Analysis and reporting tool for SAP SuccessFactors ensures order and overview
ACCESS CONTROL | AUTHORIZATION MANAGEMENT FOR SAP®
Add SAP Note 1695113 to your system. With this note, the RSUSR200 and RSUSR002 reports are extended by the selection of different user locks or validity. In the selection, you can now distinguish whether you want to include or exclude users with administrator or password locks in the selection. In addition, you can select in the report RSUSR200 whether the users should be valid on the day of selection or not. To do this, select whether you want to select the user locks as set (01 set) or not set (02 not set) in the selection screen of the RSUSR200 report in the Locking after Lock section of the User Locks (Administrator) field. This includes local and global administrator locks. In the same section, you can also select the password locks (false logins) as set (01 set) or not set (02 not set). This will filter for users that are locked because of incorrect password messages and for which a password login is no longer possible. You can select these selection criteria together or separately.

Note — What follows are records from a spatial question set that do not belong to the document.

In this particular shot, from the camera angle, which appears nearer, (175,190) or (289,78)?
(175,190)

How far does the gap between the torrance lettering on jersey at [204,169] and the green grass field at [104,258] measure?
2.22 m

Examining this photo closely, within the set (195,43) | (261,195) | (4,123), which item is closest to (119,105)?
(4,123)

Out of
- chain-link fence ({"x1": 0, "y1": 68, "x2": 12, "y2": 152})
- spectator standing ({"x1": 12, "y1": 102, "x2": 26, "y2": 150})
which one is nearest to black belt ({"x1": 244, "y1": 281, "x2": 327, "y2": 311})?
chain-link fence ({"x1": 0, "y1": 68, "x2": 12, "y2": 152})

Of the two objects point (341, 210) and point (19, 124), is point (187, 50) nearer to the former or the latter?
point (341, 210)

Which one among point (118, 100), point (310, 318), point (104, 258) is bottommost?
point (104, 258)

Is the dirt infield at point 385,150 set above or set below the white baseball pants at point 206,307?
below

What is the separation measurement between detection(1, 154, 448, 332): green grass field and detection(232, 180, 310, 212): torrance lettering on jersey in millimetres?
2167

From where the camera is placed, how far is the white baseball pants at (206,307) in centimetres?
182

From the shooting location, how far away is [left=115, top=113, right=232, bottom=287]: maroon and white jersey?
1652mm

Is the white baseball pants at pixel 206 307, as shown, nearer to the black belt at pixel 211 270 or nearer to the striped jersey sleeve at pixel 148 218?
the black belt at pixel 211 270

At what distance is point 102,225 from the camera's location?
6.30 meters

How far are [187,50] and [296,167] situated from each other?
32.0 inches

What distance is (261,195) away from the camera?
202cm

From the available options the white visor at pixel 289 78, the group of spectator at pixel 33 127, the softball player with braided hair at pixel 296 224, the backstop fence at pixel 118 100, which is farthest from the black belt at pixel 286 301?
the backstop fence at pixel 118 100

Alternatively, you can also use the Use only users without locks option and additionally, in the Selecting after the user is valid between user today and user today, select not valid.
The logging takes place in both the central system and the subsidiary systems. If the change documents are to be read for the attached subsidiary systems, the subsidiary systems must also be at the release and support package status specified in SAP Note 1902038. In addition, RFC users in their daughter systems need permission to read the change documents using the S_USER_SYS authorization object with the new activity 08 (Read the change document).
Controlling file access permissions
The evaluation performance of the Security Audit Log was optimised from SAP NetWeaver 7.31. For this extension, you need a kernel patch. For the fixes and an overview of the required support packages, see SAP Note 1810913.
If business partners are deposited to the user IDs, the standard evaluation paths lead to a dead end. Adjust it so that the indirect role mapping works anyway. In SAP CRM, you can set up an organisation management, as in SAP HCM. You can maintain organisational units and posts and assign business partners with their user IDs. In SAP CRM, however, there is the specificity that user IDs are not directly assigned to a job, but are usually indirectly assigned by the associated business partner. All persons and organisations involved in business processes are represented as business partners in SAP CRM.
Secure your go-live additionally with "Shortcut for SAP systems". You can assign necessary SAP authorizations quickly and easily directly in the system.
SAP Basis is the foundation of any SAP system. You can find a lot of useful information about it on this page: www.sap-corner.de.
The necessary steps are described in SAP Note 330067.
So much information... how can you keep it so that you can find it again when you need it? That's what Scribble Papers is great for.
These transactions allow you to grant permissions only to specific tables or reports.